20.02.2019 20:17 Dorfbewohner 20

“...Zahlen des LfULG von 2015/16 zum Schadstoffausstoß der verschiedenen Kleinfeuerungsanlagen zeigen, dass das Verbrennen von Biomasse, also hauptsächlich Holz, mehr als doppelt so viel Feinstaub produziert wie das Verbrennen von Kohle, Öl und Gas zusammen…”

Bei allem Wissen um meine unwissenschaftlichen Kenntnisse aber ich glaube es hackt bei dieser Aussage

“...mehr als doppelt so viel Feinstaub produziert wie das Verbrennen von Kohle, Öl und Gas zusammen…”

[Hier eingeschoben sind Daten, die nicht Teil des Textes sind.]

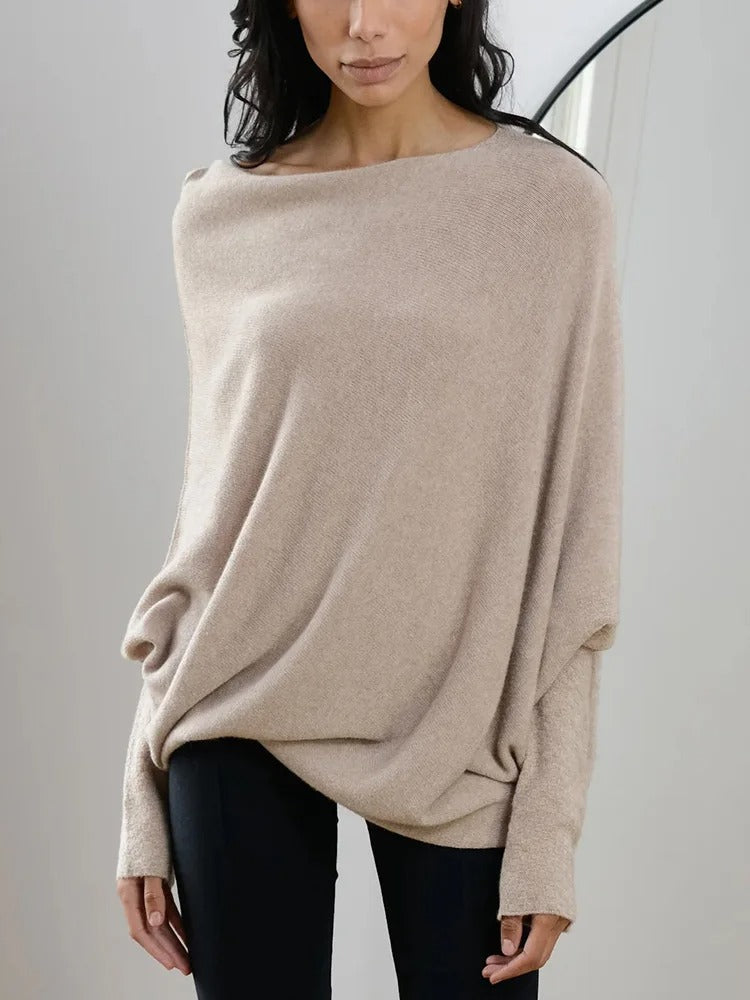 Elegante off-shoulder damestrui in een zachte stof, met lange mouwen en een flatterende pasvorm – ideaal voor een stijlvolle en vrouwelijke look.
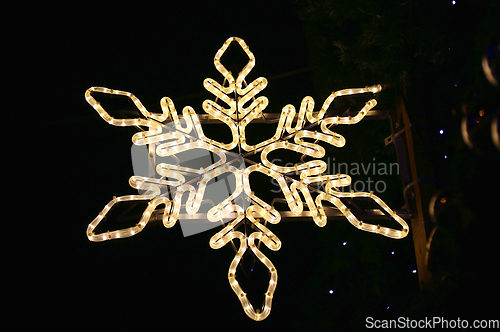 Image of Beautiful christmas decoration, bright glowing neon snowflake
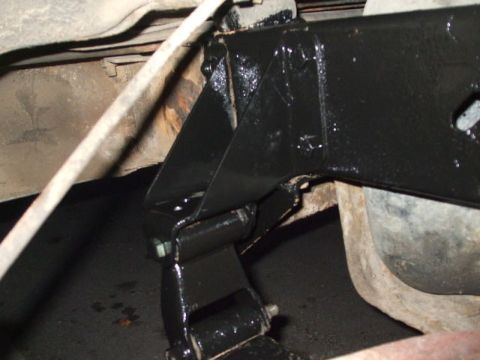 1979 Ford Bronco - Close-up view of vehicle frame and suspension components, showing recent black paint application over rusty areas.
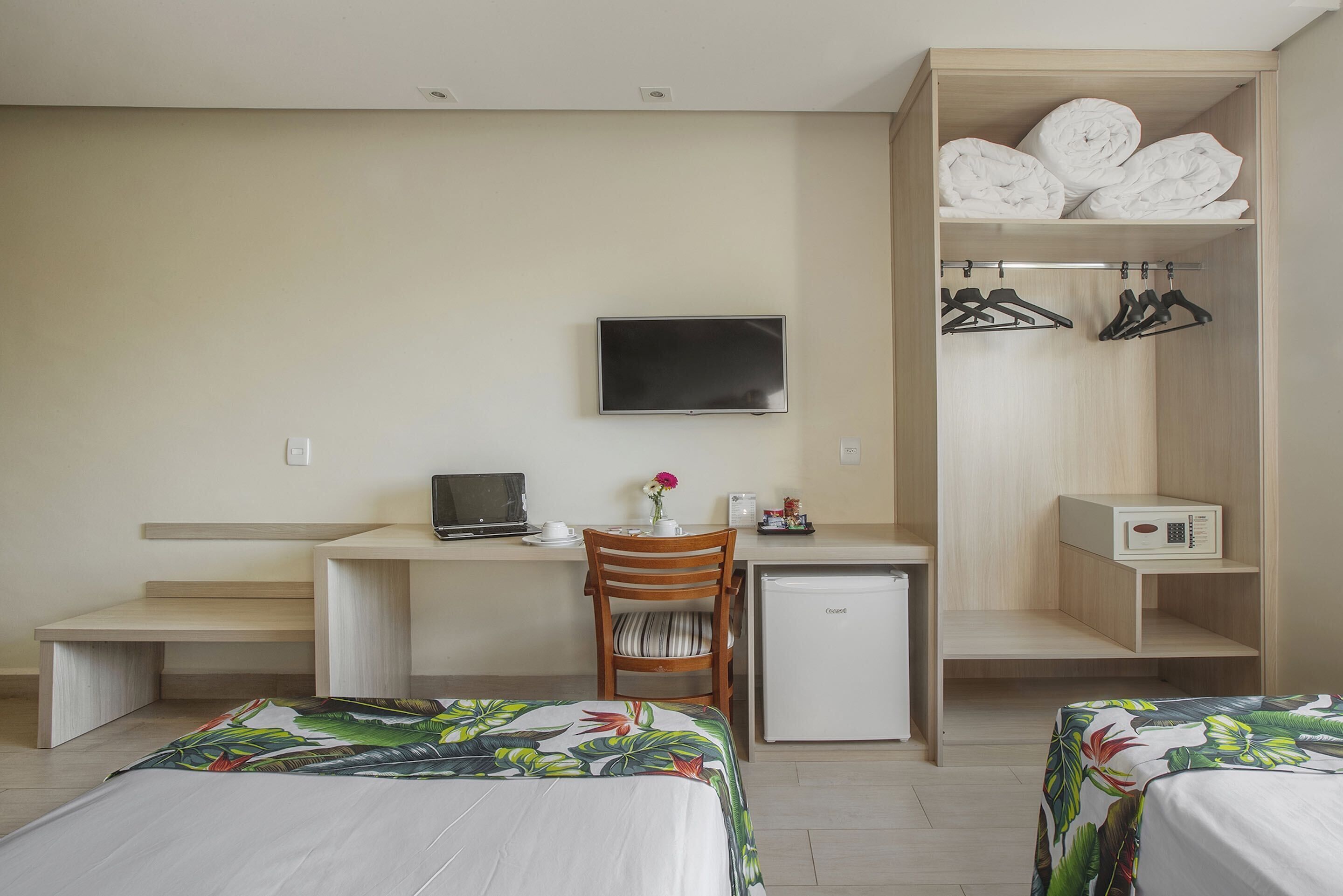 Habitació d'hotel amb llit, escriptori amb ordinador, televisió, nevera petita, cadira i armari amb penjadors.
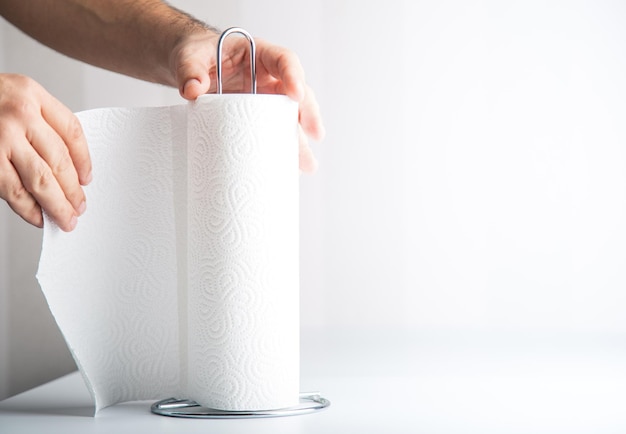 Una mano anónima está arrancando toallas de papel, el espacio de copia del concepto de higiene incluye
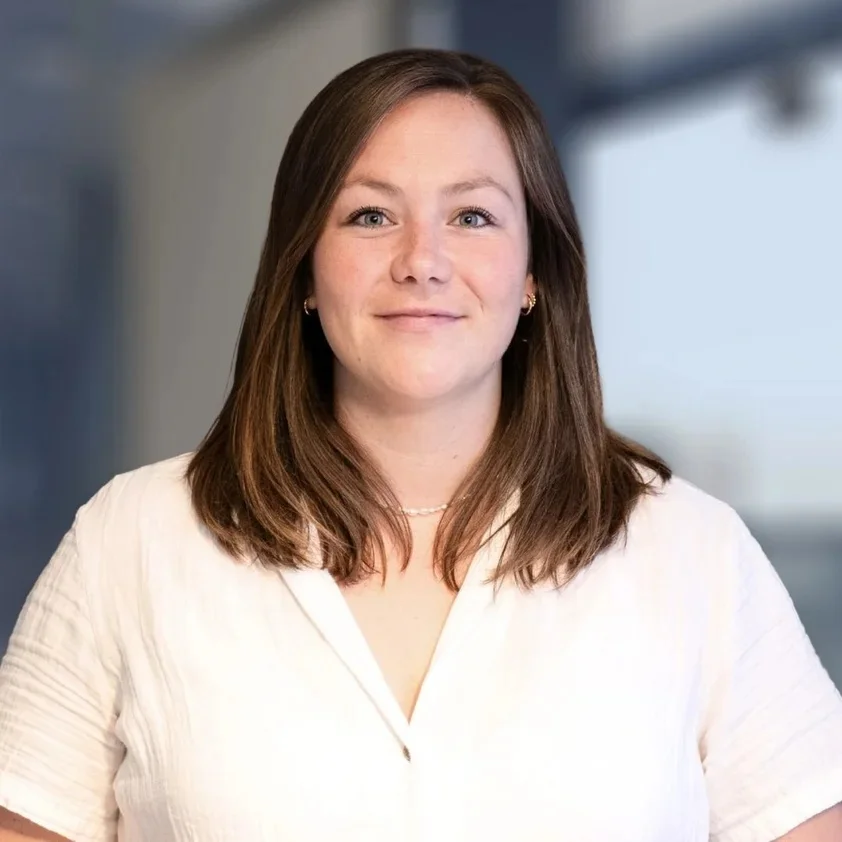 Portrait von Laura Rücker vor der hellen Fensterfront im Büro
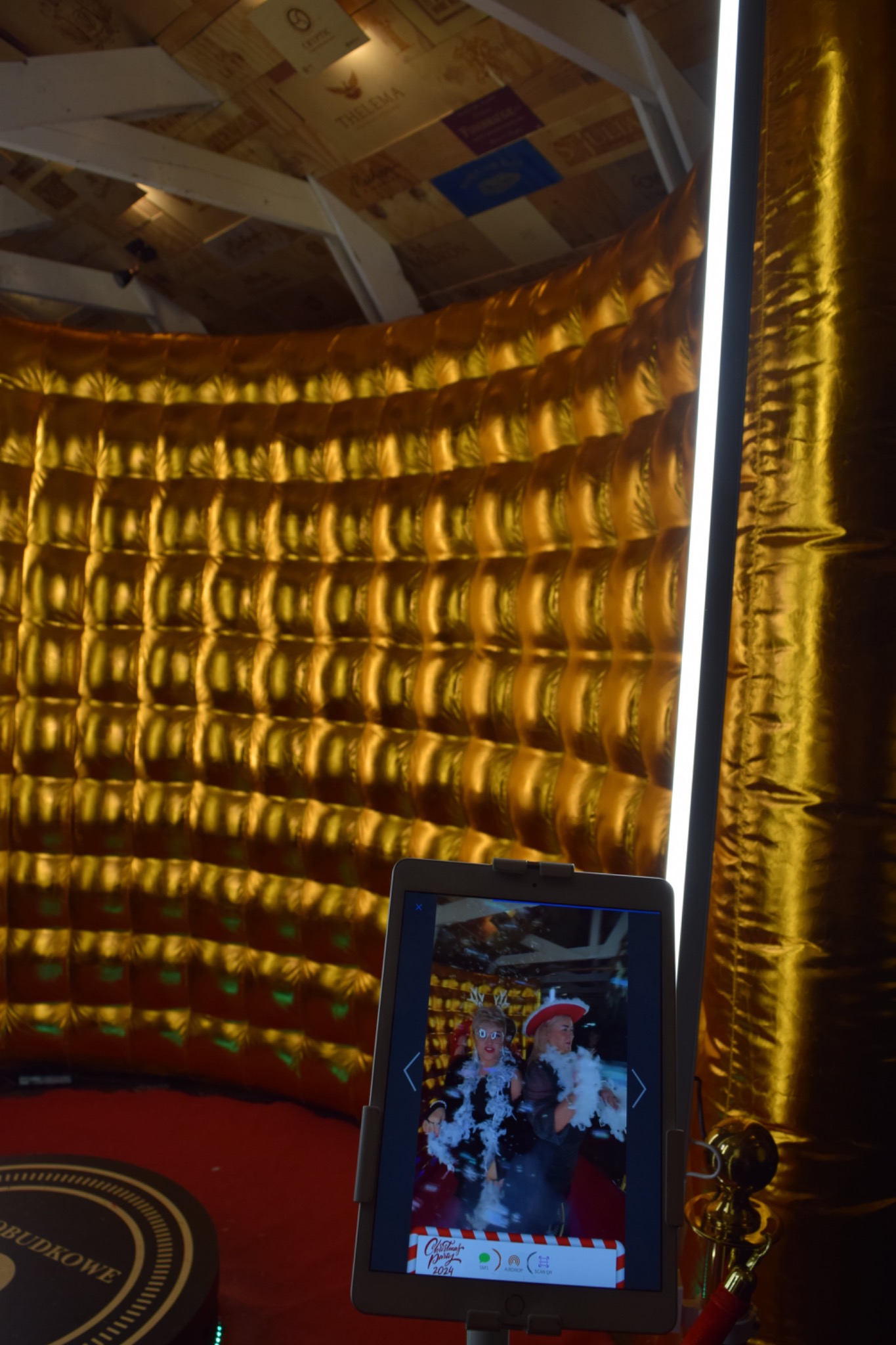 Złota, dmuchana ściana fotobudki z oświetleniem LED, na pierwszym planie tablet wyświetlający zdjęcie dwóch kobiet w przebraniach z rekwizytami.
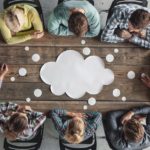 Hipster_business_teamwork_brainstorming_planning_meeting_concept,_people_sitting_around_the_table_with_white_paper_shaped_like_dialog_cloud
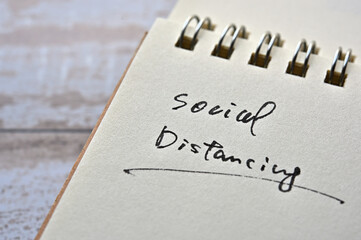 At the edge of the notebook, "Social Distancing" is written. Close-up.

Von was eigentlich will man hier ablenken?

20.02.2019 20:16 Werner 19

Es ist Eile geboten. Bevor die Öfen, Haus- und Garten-Kamine verboten werden, sollte man nochmal alles, was man an alter Teerpappe, Altreifen und- öl, Nitroverdünnung aus DDR-Zeiten, Socken und Schlüpfern, normalerweise in die Mülltonne wirft, bzw. zum Sondermüll schafft, volle Pulle mit nassem Holz durchjagen. Dann ergibt das Verbot auch wirklich einen sinnvollen Sinn, und nicht nur der Daseinsberechtigungsnachweisversuch von Möchtegern-Politikern, die sonst offenbar sorgenfrei ohne Sorgen jede brotlose Kunst angefangen, aber nie abgeschlossen, oder sonstwiewas auf der Pfanne haben. Wo ein alter Schuppen abzubrechen ist - anfordern. Da kommen die beim Abbrechen wenigstens nicht aus der Übung, und auch nicht auf anderen Blödsinn. Es muss ja nicht gleich die Feuerwehr die Explosion eines riesigen Feuerwerksartikel- & Sprengstoff-Lagers vermuten (die BW kanns nicht mehr sein - die hat ja nix mehr...) Am Besten, man lädt die Truppe zum Umtrunk gleich mit ein. Kleiner Scherz.

20.02.2019 19:41 Rico 18

Mein Ofen bleibt stehen sonst Brennt dort oben bald die Luft.

20.02.2019 18:56 gerd 17

Die Dieselautos sollen nach Willen von Grünen und Umweltaktivisten ja alle vom Markt verschwinden .Dazu folgende Anektode die mir ein befreundeter Elektromeister erzählte.Er wollte für einen Neubau Mehrfamilienhaus in Magdeburg Elektroladestationen beantragen bei den Stadtwerken 8 Stück für 8 Wohneinheiten ,der Bearbeiter sagte ihm das wäre gar nicht möglich weil das Erdkabel für dieses Wohngebiet maximal 30 Ladestationen vertragen würde obwohl es neu verlegt war das Baugebiet wurde für 450 Wohneinheiten konzipert.